In questo momento migliaia di prigioniere yazide sono ancora tenute in schiavitù dallo Stato islamico (foto LaPresse)

In un video le urla di una “schiava” stuprata dallo Stato islamico

Redazione
E' una rara finestra sull’orrore della situazione, perché nemmeno gli uomini del califfo hanno mai pubblicato video o immagini delle prigioniere.

Martedì ha cominciato a circolare un video ripreso probabilmente con un telefonino di alcuni uomini dello Stato islamico che scherzano e ridono rilassati mentre in un’altra stanza, invisibile, una donna urla mentre è stuprata. Il video non è ufficiale, è informale, trovato nella memoria del cellulare di un combattente morto a Shirkat, ultima località irachena a essere strappata di mano agli estremisti. Non c’è modo di verificarne l’autenticità, ma questo è uno dei rarissimi casi in cui non importa. Sappiamo per certo che in questo momento migliaia di prigioniere yazide sono ancora tenute in schiavitù dallo Stato islamico e subiscono stupri quotidiani e urlano, anche se non le sentiamo. Esiste anche un termine arabo per loro, “sabaya”, che un giorno diventerà infame ma per adesso non lo è ancora.

 

Il video trovato è una rara finestra sull’orrore della situazione, perché nemmeno lo Stato islamico – che rivendica con orgoglio i massacri deliberati di civili e le torture sui prigionieri – ha mai pubblicato video o immagini delle schiave. Di loro si sa qualcosa soltanto grazie a chi è riuscita a fuggire oppure è stata liberata. Non si capisce bene perché il gruppo di Baghdadi non pubblicizzi di più questo suo lato di sevizie sulle donne, che pure ha tanto appeal sull’audience cui si rivolge e gioca senza dubbio un a parte nel reclutare volontari.
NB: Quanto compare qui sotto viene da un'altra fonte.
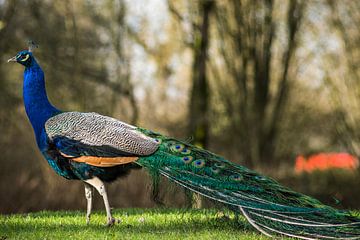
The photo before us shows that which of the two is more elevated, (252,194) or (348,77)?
(348,77)

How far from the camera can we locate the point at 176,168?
6227 mm

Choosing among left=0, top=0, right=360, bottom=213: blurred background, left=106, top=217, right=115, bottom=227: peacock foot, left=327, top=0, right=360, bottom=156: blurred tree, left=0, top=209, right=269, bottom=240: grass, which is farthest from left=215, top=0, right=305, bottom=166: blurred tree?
left=106, top=217, right=115, bottom=227: peacock foot

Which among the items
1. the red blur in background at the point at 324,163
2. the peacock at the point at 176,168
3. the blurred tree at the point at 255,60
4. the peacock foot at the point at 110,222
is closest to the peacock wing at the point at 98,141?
the peacock at the point at 176,168

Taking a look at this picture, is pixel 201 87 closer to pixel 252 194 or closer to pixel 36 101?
pixel 36 101

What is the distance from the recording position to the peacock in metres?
5.68

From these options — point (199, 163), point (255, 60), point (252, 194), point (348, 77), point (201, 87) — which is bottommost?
point (252, 194)

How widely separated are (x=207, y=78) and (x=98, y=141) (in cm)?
723

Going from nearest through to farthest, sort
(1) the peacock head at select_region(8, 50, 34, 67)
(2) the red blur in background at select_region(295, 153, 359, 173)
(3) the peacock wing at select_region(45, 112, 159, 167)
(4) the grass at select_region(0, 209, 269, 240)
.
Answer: (4) the grass at select_region(0, 209, 269, 240)
(3) the peacock wing at select_region(45, 112, 159, 167)
(1) the peacock head at select_region(8, 50, 34, 67)
(2) the red blur in background at select_region(295, 153, 359, 173)

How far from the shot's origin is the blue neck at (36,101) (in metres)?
6.74

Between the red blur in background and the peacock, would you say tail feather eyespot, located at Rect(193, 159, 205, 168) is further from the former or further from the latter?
the red blur in background

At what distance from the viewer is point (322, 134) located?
55.2 feet

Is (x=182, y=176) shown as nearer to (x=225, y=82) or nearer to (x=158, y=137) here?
(x=158, y=137)

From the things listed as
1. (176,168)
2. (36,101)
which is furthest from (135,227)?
(36,101)

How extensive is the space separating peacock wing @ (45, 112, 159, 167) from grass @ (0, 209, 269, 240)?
71cm
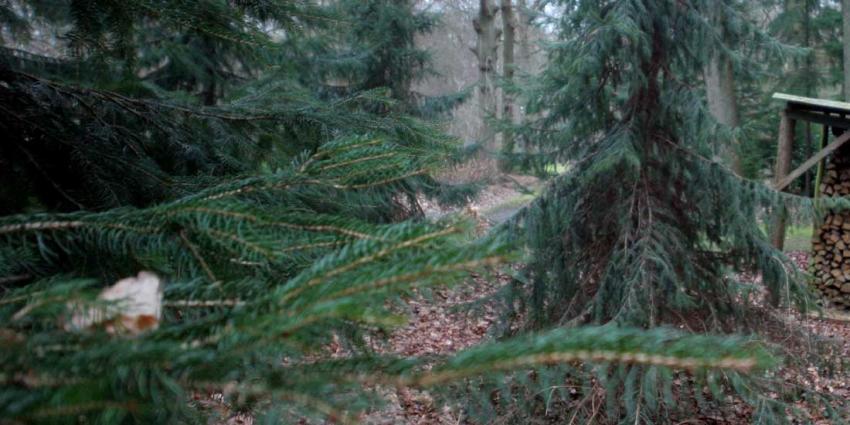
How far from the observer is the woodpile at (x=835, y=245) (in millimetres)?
8359

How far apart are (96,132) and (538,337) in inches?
76.4

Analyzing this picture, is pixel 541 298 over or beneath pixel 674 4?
beneath

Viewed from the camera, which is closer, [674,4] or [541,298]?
[674,4]

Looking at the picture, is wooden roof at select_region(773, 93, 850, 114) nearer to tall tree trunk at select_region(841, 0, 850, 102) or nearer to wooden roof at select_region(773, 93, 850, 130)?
wooden roof at select_region(773, 93, 850, 130)

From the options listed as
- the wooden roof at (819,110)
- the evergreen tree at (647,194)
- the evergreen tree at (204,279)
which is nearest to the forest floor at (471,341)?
the evergreen tree at (204,279)

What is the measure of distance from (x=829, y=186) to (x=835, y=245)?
2.73 feet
Forse perché, più delle immagini di attentati a cui siamo assuefatti, la visione o anche soltanto le urla delle donne prigioniere ormai da due anni farebbero presa sulla coscienza internazionale e accelererebbero quelle campagne militari che stanno colpendo il gruppo nei territori in cui ha provato a diventare uno Stato.